*EXERCISE BRIEF*
Exactly and only the lines from the one with "Can you determine" through the end of the listing are to be transcribed, both ends included.

◆ ◆ ◆ ◆

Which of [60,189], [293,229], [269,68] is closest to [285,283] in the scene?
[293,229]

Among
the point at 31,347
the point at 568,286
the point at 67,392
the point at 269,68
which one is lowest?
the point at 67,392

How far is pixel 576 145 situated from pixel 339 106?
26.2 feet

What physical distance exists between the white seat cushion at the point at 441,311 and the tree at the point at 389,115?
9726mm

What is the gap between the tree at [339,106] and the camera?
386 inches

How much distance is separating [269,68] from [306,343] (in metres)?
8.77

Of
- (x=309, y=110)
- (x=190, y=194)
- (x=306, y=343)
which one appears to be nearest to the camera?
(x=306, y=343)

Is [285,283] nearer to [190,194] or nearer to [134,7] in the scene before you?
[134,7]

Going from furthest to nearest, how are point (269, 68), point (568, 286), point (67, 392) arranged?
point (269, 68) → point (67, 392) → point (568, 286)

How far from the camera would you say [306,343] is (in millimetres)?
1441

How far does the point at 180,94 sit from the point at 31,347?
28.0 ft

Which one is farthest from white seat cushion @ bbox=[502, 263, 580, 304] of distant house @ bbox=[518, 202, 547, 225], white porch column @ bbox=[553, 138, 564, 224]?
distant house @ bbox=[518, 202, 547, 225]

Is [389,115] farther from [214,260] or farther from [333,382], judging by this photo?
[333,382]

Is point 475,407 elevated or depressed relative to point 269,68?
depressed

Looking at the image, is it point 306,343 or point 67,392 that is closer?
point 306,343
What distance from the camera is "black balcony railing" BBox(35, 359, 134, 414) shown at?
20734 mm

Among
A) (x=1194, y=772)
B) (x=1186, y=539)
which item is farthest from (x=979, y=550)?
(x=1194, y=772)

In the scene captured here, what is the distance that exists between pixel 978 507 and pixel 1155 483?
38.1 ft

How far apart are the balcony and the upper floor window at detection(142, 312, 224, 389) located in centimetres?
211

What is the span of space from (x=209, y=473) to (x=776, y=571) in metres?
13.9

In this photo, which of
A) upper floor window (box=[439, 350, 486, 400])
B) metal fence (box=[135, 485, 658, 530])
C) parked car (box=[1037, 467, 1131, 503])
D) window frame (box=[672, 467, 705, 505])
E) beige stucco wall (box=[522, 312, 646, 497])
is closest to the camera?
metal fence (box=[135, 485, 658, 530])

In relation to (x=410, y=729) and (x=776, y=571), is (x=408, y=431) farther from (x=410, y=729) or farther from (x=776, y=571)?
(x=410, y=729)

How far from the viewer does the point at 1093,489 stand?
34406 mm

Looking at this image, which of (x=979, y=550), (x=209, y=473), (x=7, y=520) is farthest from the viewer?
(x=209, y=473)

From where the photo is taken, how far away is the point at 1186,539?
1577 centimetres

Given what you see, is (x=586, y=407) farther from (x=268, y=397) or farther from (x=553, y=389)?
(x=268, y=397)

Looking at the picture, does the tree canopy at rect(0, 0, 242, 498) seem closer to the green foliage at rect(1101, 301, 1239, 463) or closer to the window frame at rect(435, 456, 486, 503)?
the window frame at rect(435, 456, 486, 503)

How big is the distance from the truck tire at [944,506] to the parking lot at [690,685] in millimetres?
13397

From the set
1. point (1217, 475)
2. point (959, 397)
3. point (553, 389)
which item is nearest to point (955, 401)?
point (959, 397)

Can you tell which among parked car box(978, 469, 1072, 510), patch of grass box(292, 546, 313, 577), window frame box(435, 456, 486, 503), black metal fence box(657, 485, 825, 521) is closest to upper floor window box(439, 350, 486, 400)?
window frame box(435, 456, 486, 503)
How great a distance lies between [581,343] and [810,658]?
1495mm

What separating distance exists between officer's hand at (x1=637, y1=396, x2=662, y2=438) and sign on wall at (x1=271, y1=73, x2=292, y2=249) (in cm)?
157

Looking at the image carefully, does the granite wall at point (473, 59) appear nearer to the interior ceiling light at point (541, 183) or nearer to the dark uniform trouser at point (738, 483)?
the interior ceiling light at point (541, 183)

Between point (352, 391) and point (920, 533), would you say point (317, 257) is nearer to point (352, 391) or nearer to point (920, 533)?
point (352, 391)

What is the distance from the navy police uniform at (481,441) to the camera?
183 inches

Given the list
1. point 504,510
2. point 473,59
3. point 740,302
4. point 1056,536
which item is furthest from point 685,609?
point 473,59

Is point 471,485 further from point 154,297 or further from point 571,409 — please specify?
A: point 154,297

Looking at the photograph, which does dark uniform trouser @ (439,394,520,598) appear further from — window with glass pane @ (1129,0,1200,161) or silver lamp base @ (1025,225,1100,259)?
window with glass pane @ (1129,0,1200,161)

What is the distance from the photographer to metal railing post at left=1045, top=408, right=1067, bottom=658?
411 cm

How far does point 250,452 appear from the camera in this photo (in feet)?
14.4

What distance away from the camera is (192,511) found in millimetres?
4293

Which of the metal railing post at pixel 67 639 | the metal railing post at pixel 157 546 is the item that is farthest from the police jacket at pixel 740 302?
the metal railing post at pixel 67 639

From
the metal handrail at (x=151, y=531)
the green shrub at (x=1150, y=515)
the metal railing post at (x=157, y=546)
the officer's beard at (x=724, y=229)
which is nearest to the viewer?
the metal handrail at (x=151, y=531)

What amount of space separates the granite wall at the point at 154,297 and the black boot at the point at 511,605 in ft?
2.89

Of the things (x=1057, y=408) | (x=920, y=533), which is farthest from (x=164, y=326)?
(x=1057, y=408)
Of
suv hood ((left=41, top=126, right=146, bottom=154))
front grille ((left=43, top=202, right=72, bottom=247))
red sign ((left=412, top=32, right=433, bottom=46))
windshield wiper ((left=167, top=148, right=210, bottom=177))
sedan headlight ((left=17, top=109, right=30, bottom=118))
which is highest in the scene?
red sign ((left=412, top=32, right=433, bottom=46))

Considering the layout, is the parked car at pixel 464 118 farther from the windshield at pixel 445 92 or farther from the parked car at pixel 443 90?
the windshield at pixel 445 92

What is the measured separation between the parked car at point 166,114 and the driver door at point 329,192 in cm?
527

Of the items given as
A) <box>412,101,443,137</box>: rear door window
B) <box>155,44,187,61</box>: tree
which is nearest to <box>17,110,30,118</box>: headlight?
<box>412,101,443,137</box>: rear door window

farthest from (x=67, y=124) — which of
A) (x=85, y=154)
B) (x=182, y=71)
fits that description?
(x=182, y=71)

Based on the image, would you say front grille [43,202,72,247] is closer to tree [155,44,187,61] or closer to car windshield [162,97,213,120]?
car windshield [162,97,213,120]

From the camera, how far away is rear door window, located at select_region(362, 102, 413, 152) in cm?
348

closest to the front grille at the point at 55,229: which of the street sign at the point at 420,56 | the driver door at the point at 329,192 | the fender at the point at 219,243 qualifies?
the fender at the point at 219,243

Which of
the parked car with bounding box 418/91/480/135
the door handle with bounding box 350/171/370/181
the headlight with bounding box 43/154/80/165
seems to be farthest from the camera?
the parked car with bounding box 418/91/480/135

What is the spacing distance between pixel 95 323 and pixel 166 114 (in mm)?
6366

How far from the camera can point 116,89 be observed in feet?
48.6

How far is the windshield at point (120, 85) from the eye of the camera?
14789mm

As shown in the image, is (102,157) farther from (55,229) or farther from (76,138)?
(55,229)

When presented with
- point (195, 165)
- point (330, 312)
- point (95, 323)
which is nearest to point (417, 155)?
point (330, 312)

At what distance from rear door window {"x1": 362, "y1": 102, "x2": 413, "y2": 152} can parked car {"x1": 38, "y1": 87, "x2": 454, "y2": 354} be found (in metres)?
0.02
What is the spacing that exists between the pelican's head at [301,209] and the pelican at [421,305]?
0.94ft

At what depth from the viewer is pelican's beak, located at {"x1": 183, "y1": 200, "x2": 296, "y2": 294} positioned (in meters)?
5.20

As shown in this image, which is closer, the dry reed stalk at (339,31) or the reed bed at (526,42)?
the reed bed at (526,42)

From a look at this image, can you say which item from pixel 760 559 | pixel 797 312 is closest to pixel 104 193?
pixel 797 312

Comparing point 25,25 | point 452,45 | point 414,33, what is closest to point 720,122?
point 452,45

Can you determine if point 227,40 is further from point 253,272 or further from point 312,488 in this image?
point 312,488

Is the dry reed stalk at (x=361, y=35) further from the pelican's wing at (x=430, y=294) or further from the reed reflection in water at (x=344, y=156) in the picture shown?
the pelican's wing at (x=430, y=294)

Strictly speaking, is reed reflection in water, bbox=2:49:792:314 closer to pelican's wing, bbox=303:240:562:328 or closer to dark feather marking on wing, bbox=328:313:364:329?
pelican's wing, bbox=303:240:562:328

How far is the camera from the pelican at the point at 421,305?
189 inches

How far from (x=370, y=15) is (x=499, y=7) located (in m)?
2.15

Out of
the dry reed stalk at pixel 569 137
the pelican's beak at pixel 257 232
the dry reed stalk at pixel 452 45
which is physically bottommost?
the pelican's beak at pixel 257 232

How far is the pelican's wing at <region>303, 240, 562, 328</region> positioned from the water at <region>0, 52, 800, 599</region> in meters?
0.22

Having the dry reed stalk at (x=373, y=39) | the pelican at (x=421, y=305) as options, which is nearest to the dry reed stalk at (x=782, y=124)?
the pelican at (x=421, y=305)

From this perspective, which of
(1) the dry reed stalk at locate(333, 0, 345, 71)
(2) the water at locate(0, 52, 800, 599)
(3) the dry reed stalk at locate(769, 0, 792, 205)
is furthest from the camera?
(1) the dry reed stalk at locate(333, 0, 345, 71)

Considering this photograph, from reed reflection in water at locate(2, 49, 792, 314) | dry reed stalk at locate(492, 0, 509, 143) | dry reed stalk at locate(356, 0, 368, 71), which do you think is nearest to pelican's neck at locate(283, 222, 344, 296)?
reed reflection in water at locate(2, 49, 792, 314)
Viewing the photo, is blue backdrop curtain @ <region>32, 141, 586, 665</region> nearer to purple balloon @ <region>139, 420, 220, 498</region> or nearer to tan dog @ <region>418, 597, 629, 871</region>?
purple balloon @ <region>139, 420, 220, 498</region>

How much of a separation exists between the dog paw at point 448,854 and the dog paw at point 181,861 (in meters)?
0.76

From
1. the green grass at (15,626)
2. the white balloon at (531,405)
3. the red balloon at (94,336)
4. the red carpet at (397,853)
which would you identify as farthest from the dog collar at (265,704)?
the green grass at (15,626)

◆ ◆ ◆ ◆

*ANSWER*
Can you determine if point 227,40 is further from point 253,272 or further from point 312,488 in this image?
point 312,488

Is the dry reed stalk at (x=361, y=35) further from the pelican's wing at (x=430, y=294) or further from the reed reflection in water at (x=344, y=156) in the picture shown?
the pelican's wing at (x=430, y=294)

Strictly speaking, is reed reflection in water, bbox=2:49:792:314 closer to pelican's wing, bbox=303:240:562:328 or closer to dark feather marking on wing, bbox=328:313:364:329?
pelican's wing, bbox=303:240:562:328

How far is the camera from the pelican at the point at 421,305?
189 inches

How far from (x=370, y=15) is (x=499, y=7) located (in m)?
2.15

Out of
the dry reed stalk at pixel 569 137
the pelican's beak at pixel 257 232
the dry reed stalk at pixel 452 45
which is physically bottommost?
the pelican's beak at pixel 257 232

How far is the pelican's wing at <region>303, 240, 562, 328</region> positioned from the water at <region>0, 52, 800, 599</region> in meters?
0.22

Having the dry reed stalk at (x=373, y=39) | the pelican at (x=421, y=305) as options, which is nearest to the dry reed stalk at (x=782, y=124)?
the pelican at (x=421, y=305)

From this perspective, which of
(1) the dry reed stalk at locate(333, 0, 345, 71)
(2) the water at locate(0, 52, 800, 599)
(3) the dry reed stalk at locate(769, 0, 792, 205)
is furthest from the camera?
(1) the dry reed stalk at locate(333, 0, 345, 71)

Considering this photograph, from reed reflection in water at locate(2, 49, 792, 314) | dry reed stalk at locate(492, 0, 509, 143) | dry reed stalk at locate(356, 0, 368, 71), which do you think is nearest to pelican's neck at locate(283, 222, 344, 296)?
reed reflection in water at locate(2, 49, 792, 314)
Viewing the photo, is blue backdrop curtain @ <region>32, 141, 586, 665</region> nearer to purple balloon @ <region>139, 420, 220, 498</region> or nearer to tan dog @ <region>418, 597, 629, 871</region>?
purple balloon @ <region>139, 420, 220, 498</region>

How much of a separation exists between the dog paw at point 448,854 and the dog paw at point 181,861 (in meters)?
0.76

From
1. the green grass at (15,626)
2. the white balloon at (531,405)
3. the red balloon at (94,336)
4. the red carpet at (397,853)
which would you identify as farthest from the dog collar at (265,704)?
the green grass at (15,626)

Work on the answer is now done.